What the task asks:
Show every line from the entries that follow which holds the word "United".

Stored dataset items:

==============================

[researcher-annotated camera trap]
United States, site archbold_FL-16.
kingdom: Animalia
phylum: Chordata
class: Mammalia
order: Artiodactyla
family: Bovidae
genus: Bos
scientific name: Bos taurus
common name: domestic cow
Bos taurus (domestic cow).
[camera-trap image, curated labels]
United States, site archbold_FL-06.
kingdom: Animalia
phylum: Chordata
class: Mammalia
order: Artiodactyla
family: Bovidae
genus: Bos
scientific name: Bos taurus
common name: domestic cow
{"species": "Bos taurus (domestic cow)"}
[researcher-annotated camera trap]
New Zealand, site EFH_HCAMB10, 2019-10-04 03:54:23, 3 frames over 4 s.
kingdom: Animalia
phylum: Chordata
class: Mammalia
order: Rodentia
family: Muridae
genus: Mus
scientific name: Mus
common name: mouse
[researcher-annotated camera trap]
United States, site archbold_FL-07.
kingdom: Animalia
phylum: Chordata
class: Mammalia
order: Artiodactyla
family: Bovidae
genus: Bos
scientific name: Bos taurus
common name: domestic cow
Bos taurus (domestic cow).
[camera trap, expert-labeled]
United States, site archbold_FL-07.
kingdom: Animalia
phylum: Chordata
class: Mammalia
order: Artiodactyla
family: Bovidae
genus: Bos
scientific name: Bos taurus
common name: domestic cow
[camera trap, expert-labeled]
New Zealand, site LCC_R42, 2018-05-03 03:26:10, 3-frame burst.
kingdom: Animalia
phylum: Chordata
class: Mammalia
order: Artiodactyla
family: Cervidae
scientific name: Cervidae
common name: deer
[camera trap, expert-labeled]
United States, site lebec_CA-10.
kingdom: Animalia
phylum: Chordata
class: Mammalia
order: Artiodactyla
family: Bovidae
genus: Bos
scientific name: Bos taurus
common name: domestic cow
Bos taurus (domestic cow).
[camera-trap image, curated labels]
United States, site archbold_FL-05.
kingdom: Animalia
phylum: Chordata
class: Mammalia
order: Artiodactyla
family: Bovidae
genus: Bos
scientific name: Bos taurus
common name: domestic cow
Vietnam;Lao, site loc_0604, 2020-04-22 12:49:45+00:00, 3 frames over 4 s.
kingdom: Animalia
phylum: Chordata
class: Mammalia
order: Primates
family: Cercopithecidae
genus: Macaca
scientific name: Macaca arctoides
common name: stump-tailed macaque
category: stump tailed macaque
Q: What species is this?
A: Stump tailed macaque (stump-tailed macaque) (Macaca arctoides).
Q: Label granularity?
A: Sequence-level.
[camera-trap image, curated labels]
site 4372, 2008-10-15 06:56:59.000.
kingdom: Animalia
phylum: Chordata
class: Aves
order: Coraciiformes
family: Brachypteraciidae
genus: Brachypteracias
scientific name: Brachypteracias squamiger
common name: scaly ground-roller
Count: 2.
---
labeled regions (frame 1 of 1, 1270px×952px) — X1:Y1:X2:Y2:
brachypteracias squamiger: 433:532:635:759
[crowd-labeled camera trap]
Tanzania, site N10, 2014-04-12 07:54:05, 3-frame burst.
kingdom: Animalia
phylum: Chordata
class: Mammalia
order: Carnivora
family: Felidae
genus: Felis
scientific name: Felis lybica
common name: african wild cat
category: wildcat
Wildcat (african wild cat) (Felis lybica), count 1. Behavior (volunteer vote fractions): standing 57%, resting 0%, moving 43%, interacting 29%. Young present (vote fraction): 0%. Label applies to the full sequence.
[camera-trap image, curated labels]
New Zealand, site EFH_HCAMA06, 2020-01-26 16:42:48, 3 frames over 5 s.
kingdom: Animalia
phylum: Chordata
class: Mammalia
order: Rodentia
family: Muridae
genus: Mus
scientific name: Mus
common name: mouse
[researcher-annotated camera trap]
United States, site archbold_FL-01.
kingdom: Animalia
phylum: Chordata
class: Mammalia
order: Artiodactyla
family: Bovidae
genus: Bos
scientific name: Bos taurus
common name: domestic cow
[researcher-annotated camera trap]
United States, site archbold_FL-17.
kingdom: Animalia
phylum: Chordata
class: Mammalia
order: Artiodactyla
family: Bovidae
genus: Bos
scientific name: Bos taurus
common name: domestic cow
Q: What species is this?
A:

==============================

Worked solution:
United States, site archbold_FL-16.
United States, site archbold_FL-06.
United States, site archbold_FL-07.
United States, site archbold_FL-07.
United States, site lebec_CA-10.
United States, site archbold_FL-05.
United States, site archbold_FL-01.
United States, site archbold_FL-17.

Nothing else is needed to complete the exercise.